Alibaba’s new shop, Tao Café, is accessed by opening the company’s Taobao app, pulling up a QR code, and then scanning it at the door. From this point, the customer is tracked by the shop’s omniscient computer system, which detects which items the customer takes and automatically charges their Taobao account as they leave the store.
A video posted by the company shows that even when items are placed in the customer’s bag or pocket, the goods are still detected as the shopper leaves and charged to their account. Bad news for would-be shoplifters.
Alibaba is not the first company to showcase this technology. Amazon launched its cashless supermarket Amazon Go in Seattle last year, but has yet to expand the concept to other locations. In China, a company called Bingobox – backed by a leading supermarket chain – has already put a number of unmanned convenience stores into operation (see WiC371).
For Jack Ma, the Tao Café is the latest iteration of his “new retail” concept, which seeks to combine the online and offline shopping experience.

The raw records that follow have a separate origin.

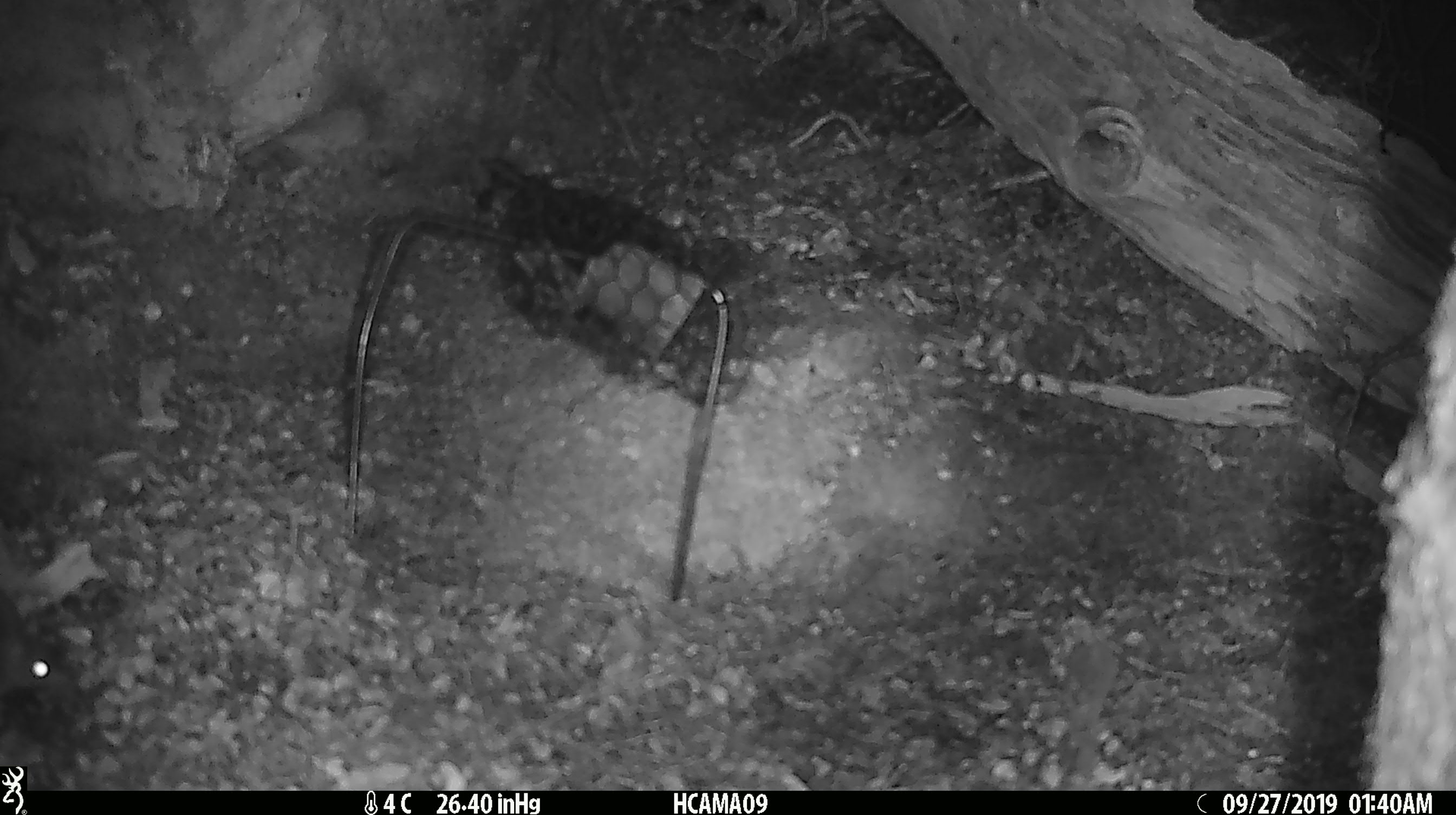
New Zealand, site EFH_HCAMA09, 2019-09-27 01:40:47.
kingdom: Animalia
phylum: Chordata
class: Mammalia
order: Rodentia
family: Muridae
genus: Mus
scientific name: Mus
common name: mouse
Mouse (Mus).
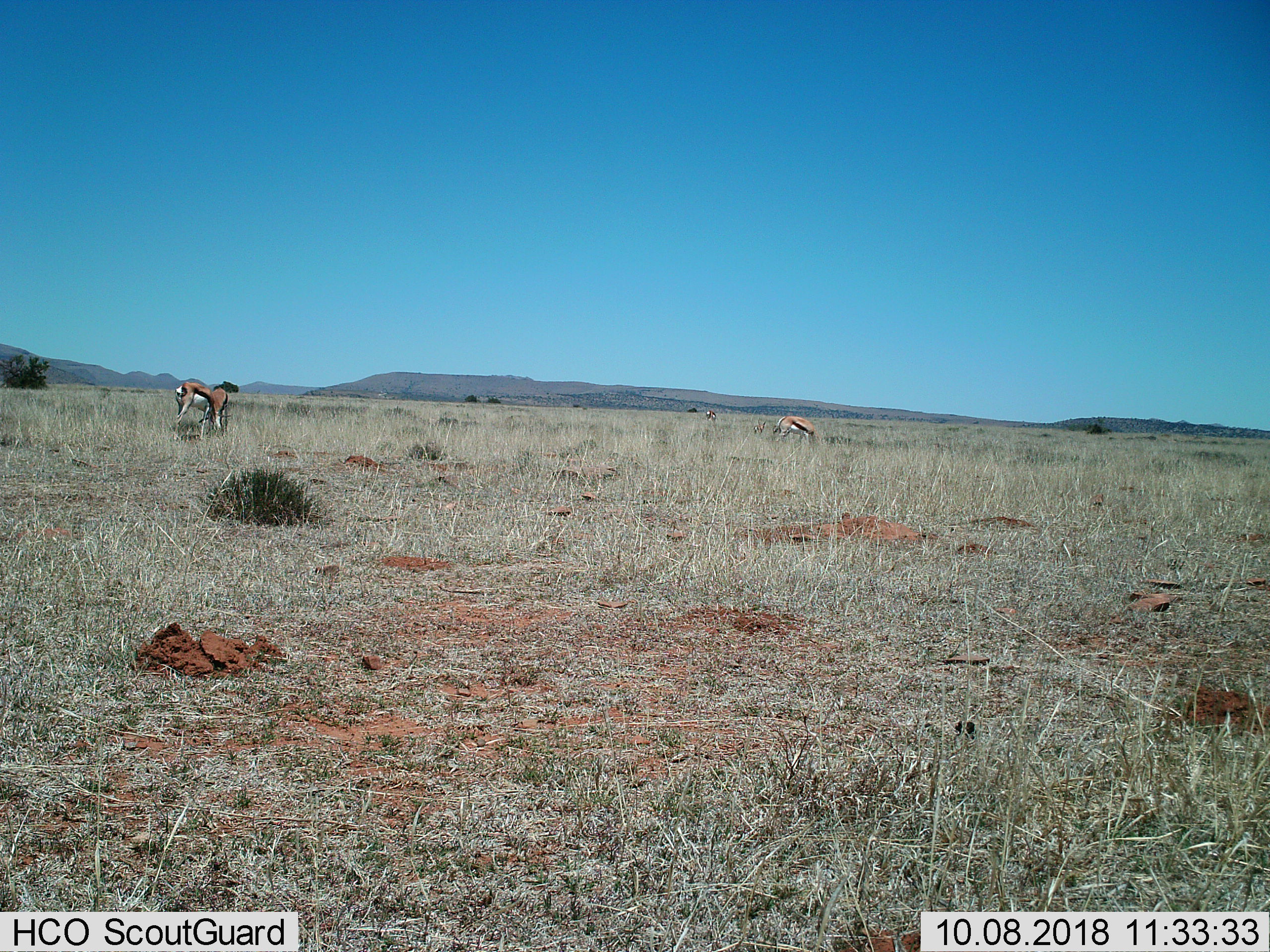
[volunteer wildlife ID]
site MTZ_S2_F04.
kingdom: Animalia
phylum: Chordata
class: Mammalia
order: Artiodactyla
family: Bovidae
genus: Antidorcas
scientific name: Antidorcas marsupialis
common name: springbok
Springbok (Antidorcas marsupialis), count 4. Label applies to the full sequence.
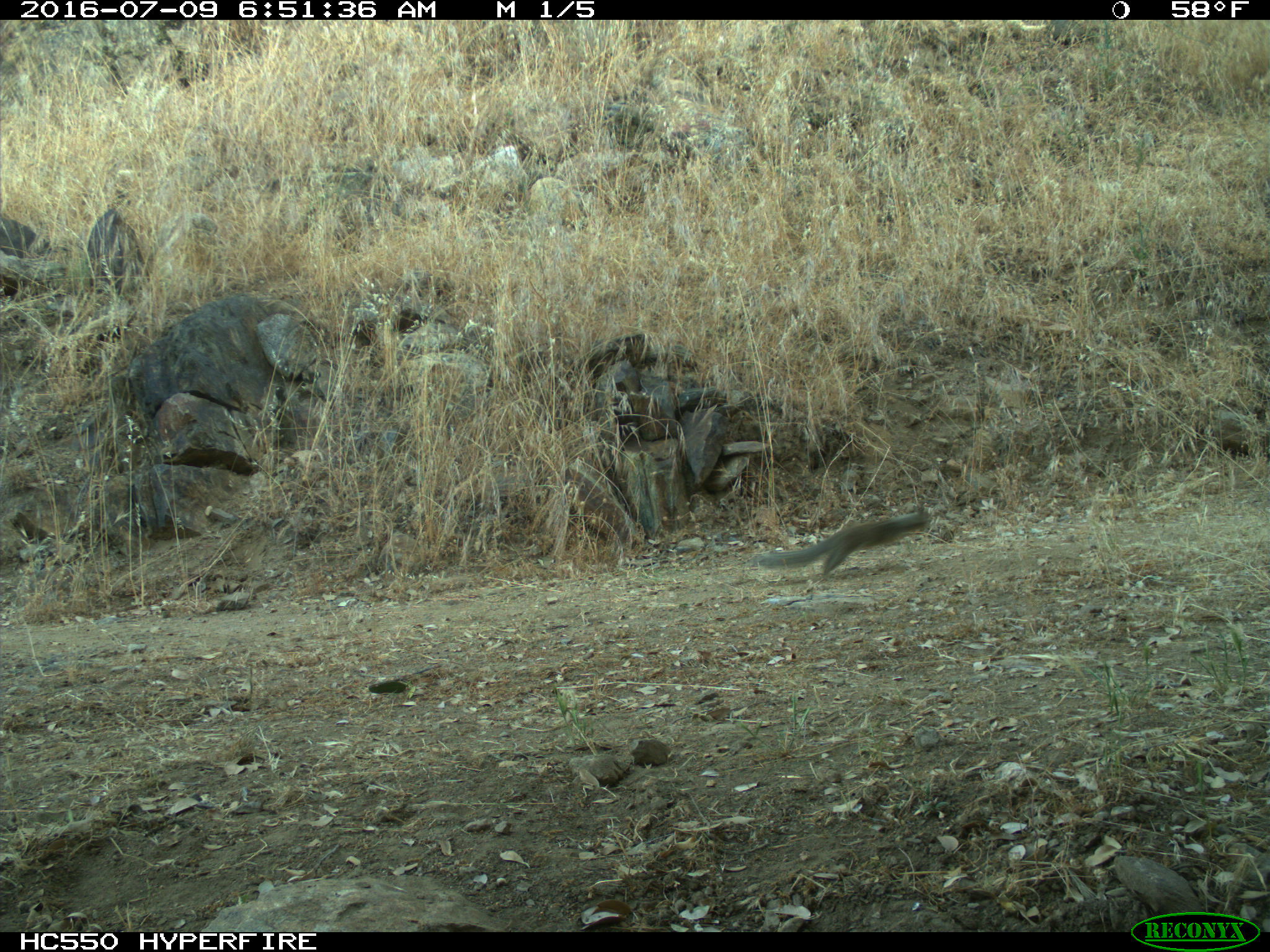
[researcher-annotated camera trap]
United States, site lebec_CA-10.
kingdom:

Its first effort was its Hema Fresh stores, of which there are now 13. The latest three opened just this week in Beijing and Shanghai. Unlike the Tao Café, these supermarkets aren’t automated – customers pay at the checkout using AliPay.
Hema stores serve too as collection and distribution points for items customers have ordered online. Each Hema is designed to service an area within a 3km radius with the target of delivery within 30 minutes. Alternatively, customers can arrange to have items delivered to the store for later collection.

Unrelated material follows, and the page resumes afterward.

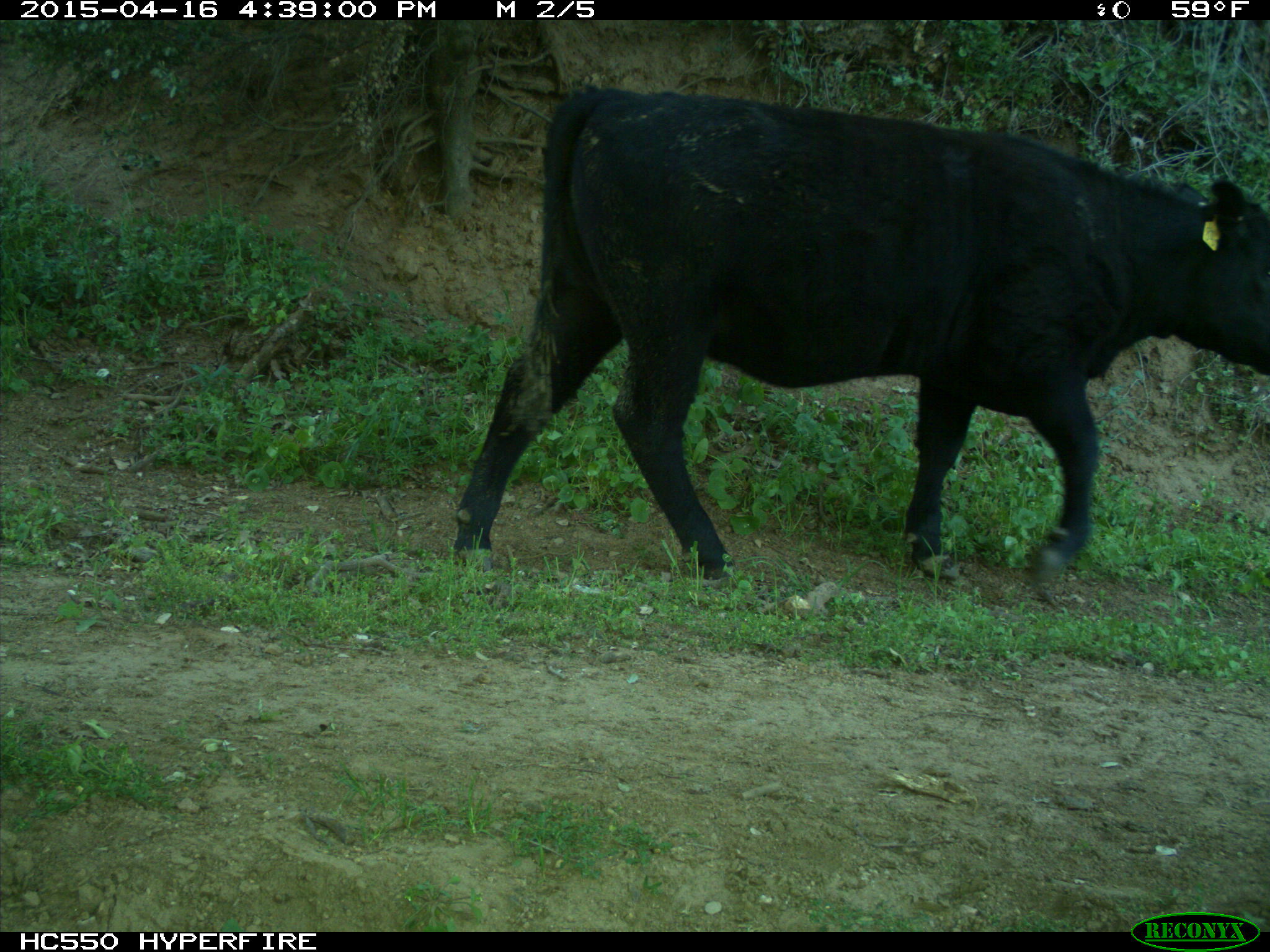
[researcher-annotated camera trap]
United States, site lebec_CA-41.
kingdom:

Alibaba’s rival JD.com is also selling fresh produce, and even before the two giants got involved the sector was already littered with smaller firms. According to National Business Daily, the industry has 4,000 firms in operation, although 3,800 of them are running at a loss.

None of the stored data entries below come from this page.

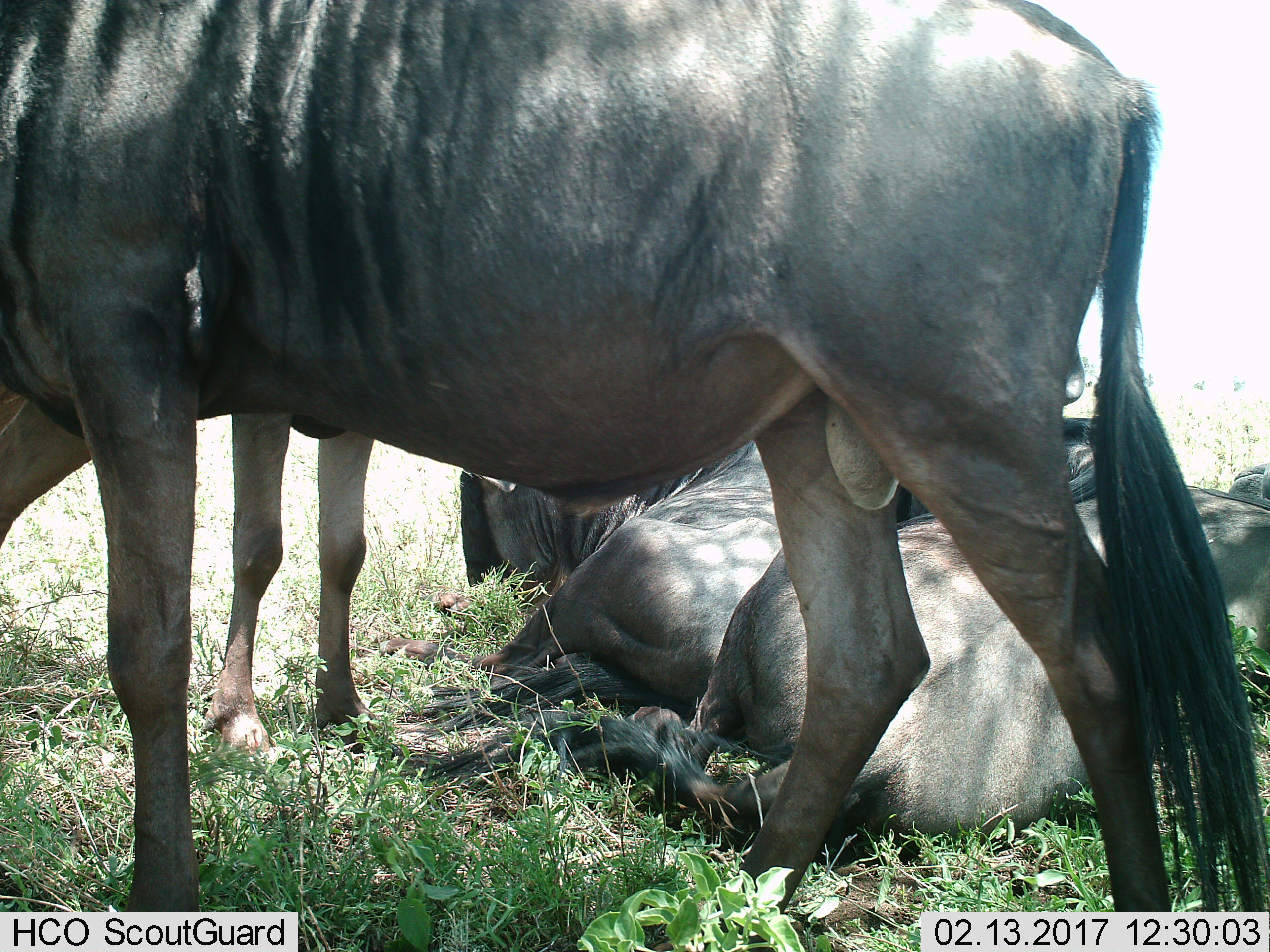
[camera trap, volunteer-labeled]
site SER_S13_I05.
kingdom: Animalia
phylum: Chordata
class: Mammalia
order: Artiodactyla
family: Bovidae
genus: Connochaetes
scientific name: Connochaetes taurinus taurinus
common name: blue wildebeest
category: wildebeestblue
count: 4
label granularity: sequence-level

Yu Huiyong, chairman of industry leader Pagoda, believes that the biggest problem facing the business is standardisation, or the lack of it, because the quality of a fruit and vegetable batch changes over time and customers will always have a different experience of the same product.
This, in part, reflects the shortcomings of China’s cold-chain logistics (a temperature-controlled supply chain for perishable goods), which is now being placed under even greater strain as e-commerce sites attempt to surmount the challenges of “last mile” delivery.
A report on the industry by the state radio broadcaster CRI found that only 20% of fresh produce was distributed through a complete cold chain in 2016, as opposed to around 95% in America. The shortfall resulted in roughly 30% of fruits and vegetables perishing – equating to annual losses of Rmb100 billion ($14.78 billion). Indeed, the weakness in cold-chain logistics is severe enough to have been flagged as a priority in the 13th Five Year Plan. (It may also explain some of Vanke’s moves into logistics, see this issue’s Property section.)
Yet CRI believes that e-commerce firms will help remedy the problem. For example, courier SF Express manages its own cold-chain network, and this month JD.com inked a deal with Japan’s Yamato Holdings to develop its own system too.
The expanding presence of the bigger players could edge out more of the smaller firms in the fresh produce sector.
Most recently Xuxian, a start-up that raised tens of millions in venture capital fundraisings, appears to have closed up shop. Late last month its app and desktop site stopped functioning and many parts of its delivery network have also closed down. The reason? CBN reports that Xuxian simply couldn’t afford the rent for the warehouses in its supply chain.